Large-conductance Ca^2+ -activated K^+ (BKCa) channels play an important role in the regulation of vascular tone. They are activated by membrane depolarization and increases in local Ca^2+ concentration ([Ca^2+]). Their location in the plasma membrane allows them to be activated by transient releases of Ca^2+ from ryanodine receptors (RyR) in the sarcoplasmic reticulum, termed Ca^2+ sparks, leading to the efflux of K^+ known as a spontaneous transient outward current (STOC). Activation of BKCa channels in this manner provides a negative feedback mechanism to regulate vasoconstriction by hyperpolarizing the cell membrane and so reducing Ca^2+ influx through L-type voltage dependent Ca2+ channels. In this thesis I have investigated the relationship between [Ca^2+]i and membrane potential using inside-out patches excised from smooth muscle cells isolated from rat mesenteric artery.
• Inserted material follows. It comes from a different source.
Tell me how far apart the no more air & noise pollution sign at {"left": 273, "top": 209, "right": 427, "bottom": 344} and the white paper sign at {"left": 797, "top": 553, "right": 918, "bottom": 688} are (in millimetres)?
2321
Whole-cell BKCa currents in these cells were also investigated both in the form of STOCs and by using voltage pulses to activate BKCa channels. The effects of the vasoconstrictors endothelin-1 (ET- 1) and angiotensin II (Ang II) on both pulse-induced BKCa currents and STOC amplitude and frequency were investigated. Single BKCa channels with a slope conductance of 189 pA were recorded and their activation was shown to be dependent on [Ca^2+]i and membrane potential. Membrane depolarization also increased BKCa whole-cell current and the frequency and amplitude of STOCs. ET-1 and Ang II were found to inhibit pulse-induced BKCa currents and this effect of ET-1 could be inhibited using a peptide PKC inhibitor. ET-1 and Ang II also caused a decrease in both STOC amplitude and frequency, although the decrease in frequency may be the result of the reduction in amplitude. Finally, 1, 2-dioctanoyl-sn-glycerol (DOG), an analogue of the endogenous PKC activator diacylglycerol (DAG), was seen to inhibit both BKCa whole-cell and single channel currents, possibly due to direct inhibition of BKCa channels.